課題 a: 選択テキストのアニメ版に触れた部分では、ジョゼと恒夫の話を愛の物語として楽しめた理由がどう説明されていますか。1〜3文で答えてください。

選択テキスト:
韓国版と全く違う別物である。始まりはあまり好みのスタートではなかったが徐々にこの作品に込められた本質が見えてくる。関西在住者及び居住経験者には極めて理解が及ぶ作品へと進化する。各俳優の出身地に分からわなぬ設定である点も関西の持つ独特の抒情がよく出て好感を持てた。慣れない方言を俳優に強要した作品ほどしらける作品は無いからだ。その点この作品は細部までよく作ってある。特に池脇千鶴の関西弁が田辺聖子の思想をよく体現している。5歳下の新人、上野樹里を強烈に演技で突き上げる。妻夫木も基本好きな俳優ではないがいつも作品の後半ではやられてしまう。いい俳優と言わざるを得ない。それにしてもこの作品の構成は見事である。人間の本質のいやらしさをこれほど正面から描いた作品をあまり知らない。普通の人間が普通に暮らしている中で差別だけにある意味救いがない。救いがない中でうまれる池脇の強さで我々は救われる構図になっているところが実に素晴らしい。傑作である。
アニメのハッピーエンドが物足りなく感じるリアルな物語
子供と一緒にアニメ版を観て、素直に「とても良かった」と感じ、後に調べて随分と前に実写版が作られており、さらに近年韓国版も出たと知って、今回こちらの2003年を観た。
アニメ版では、ジョゼの家には破格の時給で恒夫を管理人として雇うだけの余裕はあり、家も古いけれど趣があり、ジョゼには絵の才能もあった。逆に恒夫は両親が離婚していて苦学生で、しまいには事故で足を怪我をしてジョゼの苦しみが少し理解できた。ジョゼに下駄を履かして恒夫にもハンディを与えたことで、二人が対等になったからこそ愛ストーリーとして楽しめたのだと思う。

提供資料:

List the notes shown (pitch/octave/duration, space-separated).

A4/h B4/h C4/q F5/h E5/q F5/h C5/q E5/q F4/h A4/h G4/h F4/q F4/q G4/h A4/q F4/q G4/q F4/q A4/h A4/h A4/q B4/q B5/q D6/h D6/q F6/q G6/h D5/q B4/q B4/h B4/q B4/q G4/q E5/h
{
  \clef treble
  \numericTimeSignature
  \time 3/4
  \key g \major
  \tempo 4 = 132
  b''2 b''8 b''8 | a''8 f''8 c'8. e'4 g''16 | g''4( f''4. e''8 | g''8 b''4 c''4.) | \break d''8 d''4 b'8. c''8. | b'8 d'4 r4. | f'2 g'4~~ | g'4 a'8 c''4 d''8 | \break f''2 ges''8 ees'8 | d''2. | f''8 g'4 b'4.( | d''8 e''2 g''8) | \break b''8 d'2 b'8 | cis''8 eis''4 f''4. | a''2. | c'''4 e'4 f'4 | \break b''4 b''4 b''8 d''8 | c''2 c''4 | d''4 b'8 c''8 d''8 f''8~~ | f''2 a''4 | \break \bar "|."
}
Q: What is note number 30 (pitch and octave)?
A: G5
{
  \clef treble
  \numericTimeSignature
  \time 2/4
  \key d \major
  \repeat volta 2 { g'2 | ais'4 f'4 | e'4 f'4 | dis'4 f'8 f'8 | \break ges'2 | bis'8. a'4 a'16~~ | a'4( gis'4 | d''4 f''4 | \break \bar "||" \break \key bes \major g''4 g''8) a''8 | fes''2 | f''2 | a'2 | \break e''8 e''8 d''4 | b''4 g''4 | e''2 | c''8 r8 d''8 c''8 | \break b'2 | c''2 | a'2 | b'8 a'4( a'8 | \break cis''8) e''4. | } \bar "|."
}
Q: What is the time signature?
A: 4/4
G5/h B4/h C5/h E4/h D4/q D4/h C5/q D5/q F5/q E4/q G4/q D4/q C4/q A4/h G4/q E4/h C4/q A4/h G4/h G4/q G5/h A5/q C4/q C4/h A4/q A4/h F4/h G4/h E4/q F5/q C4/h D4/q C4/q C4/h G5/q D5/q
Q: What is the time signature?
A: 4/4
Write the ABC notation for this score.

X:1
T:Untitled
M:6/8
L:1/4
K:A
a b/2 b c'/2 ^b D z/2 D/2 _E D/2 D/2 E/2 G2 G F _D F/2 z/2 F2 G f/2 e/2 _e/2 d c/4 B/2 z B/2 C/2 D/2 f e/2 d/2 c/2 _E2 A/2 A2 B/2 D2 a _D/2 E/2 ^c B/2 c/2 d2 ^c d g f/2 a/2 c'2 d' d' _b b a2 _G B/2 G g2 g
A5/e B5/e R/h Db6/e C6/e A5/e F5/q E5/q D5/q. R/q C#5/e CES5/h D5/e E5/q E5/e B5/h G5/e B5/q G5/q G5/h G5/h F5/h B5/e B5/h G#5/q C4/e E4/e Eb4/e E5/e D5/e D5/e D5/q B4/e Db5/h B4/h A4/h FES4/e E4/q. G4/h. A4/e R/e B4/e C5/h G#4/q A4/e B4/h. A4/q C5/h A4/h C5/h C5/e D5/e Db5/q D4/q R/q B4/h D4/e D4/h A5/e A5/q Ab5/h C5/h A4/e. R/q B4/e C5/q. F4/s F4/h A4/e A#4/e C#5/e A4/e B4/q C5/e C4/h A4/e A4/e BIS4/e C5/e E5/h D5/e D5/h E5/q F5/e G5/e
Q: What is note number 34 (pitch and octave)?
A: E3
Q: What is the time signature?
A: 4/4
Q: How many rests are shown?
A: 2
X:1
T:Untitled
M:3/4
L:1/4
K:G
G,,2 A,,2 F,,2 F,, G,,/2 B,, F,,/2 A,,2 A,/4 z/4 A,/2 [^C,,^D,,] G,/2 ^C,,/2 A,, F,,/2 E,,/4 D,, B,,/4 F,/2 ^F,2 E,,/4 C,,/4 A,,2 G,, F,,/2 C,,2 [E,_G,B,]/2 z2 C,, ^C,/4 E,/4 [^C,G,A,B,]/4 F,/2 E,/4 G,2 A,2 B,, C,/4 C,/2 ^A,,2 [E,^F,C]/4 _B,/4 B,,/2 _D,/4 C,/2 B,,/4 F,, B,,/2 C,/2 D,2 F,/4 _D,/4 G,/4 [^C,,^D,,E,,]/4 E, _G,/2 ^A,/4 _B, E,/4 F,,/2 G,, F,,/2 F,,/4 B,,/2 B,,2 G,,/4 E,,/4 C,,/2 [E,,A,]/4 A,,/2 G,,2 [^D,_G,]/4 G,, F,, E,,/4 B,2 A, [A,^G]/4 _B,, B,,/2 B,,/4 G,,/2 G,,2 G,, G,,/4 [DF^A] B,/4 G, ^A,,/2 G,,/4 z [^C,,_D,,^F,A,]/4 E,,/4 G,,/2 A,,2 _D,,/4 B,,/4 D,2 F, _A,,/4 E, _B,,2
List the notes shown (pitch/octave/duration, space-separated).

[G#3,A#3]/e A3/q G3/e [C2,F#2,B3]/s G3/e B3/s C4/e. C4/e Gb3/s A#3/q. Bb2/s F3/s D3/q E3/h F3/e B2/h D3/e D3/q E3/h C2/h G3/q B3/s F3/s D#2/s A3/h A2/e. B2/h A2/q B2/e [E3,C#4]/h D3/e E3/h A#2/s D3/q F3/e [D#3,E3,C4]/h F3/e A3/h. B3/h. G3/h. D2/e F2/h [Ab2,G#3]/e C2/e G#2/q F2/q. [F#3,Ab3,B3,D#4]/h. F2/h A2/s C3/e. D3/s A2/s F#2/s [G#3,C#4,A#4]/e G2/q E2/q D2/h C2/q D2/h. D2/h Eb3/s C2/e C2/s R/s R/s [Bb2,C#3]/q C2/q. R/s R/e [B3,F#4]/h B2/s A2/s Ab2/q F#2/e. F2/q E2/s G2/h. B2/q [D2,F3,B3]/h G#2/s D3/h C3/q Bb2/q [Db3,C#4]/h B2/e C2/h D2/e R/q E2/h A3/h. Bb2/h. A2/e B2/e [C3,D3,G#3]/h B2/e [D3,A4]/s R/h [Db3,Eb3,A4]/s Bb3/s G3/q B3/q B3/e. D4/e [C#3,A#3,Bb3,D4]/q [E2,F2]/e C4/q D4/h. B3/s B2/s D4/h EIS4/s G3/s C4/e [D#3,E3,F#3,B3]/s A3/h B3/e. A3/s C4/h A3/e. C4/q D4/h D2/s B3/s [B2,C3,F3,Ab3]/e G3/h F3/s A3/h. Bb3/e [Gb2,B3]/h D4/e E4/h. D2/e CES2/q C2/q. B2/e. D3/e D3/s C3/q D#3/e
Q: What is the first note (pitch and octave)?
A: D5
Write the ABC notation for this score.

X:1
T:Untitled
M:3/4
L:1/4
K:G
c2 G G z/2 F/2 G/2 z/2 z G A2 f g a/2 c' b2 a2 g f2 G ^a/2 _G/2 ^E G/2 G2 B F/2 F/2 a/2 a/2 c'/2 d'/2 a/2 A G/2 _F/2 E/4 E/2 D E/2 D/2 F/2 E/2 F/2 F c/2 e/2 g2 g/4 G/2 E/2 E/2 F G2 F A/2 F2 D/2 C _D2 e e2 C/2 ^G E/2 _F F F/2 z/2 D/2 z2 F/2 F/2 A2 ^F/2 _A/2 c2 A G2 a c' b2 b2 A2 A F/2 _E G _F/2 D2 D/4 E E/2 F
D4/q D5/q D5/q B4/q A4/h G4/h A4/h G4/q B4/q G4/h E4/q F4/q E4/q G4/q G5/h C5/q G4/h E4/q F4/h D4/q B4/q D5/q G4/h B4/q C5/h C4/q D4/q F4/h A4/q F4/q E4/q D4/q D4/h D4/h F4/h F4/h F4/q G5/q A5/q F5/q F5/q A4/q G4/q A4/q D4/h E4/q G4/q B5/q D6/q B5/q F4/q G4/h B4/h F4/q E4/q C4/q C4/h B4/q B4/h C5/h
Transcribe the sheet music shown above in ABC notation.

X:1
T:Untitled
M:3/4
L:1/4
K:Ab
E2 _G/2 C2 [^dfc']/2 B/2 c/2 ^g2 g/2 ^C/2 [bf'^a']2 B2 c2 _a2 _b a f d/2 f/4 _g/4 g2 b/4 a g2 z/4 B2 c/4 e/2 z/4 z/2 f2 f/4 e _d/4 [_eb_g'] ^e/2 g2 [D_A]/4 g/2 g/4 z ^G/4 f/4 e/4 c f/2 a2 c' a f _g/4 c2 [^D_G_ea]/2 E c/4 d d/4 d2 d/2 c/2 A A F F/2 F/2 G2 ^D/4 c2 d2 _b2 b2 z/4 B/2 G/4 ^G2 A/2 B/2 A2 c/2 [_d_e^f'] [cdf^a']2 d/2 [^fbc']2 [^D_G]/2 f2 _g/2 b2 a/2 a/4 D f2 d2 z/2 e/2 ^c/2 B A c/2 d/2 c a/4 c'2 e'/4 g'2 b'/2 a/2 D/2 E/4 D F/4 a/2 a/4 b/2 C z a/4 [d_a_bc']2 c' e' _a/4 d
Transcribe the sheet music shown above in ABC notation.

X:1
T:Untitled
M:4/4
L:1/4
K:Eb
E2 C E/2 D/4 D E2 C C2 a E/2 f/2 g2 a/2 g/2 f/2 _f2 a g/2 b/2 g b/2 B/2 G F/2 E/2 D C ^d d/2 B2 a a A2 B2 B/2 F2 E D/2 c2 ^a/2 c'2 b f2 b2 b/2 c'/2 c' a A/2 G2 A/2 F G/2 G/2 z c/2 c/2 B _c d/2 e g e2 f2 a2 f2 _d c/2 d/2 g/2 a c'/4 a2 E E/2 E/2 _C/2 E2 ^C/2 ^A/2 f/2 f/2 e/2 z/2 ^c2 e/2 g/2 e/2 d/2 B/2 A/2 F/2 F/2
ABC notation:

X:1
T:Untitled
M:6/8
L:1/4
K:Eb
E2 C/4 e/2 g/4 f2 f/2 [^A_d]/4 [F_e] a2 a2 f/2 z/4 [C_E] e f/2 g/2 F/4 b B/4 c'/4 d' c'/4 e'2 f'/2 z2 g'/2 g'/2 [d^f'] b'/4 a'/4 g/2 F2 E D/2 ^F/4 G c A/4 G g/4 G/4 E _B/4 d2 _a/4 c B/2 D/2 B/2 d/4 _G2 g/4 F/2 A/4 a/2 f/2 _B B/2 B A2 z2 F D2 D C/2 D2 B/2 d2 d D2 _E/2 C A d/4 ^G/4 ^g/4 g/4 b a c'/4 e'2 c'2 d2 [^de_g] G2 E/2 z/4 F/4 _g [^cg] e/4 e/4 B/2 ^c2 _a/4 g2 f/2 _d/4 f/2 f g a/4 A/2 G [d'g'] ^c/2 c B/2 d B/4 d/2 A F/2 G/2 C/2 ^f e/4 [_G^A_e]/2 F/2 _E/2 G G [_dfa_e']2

課題 b: エントリのうち、文字列「octave」を含む行の数を数え、その数だけを答えてください。大文字と小文字は区別します。

解答 a: アニメ版ではジョゼに下駄を履かせ、恒夫にも足の怪我というハンディを与えたことで、二人が対等になりました。だからこそ愛の物語として楽しめたのだと書かれています。

解答 b: 5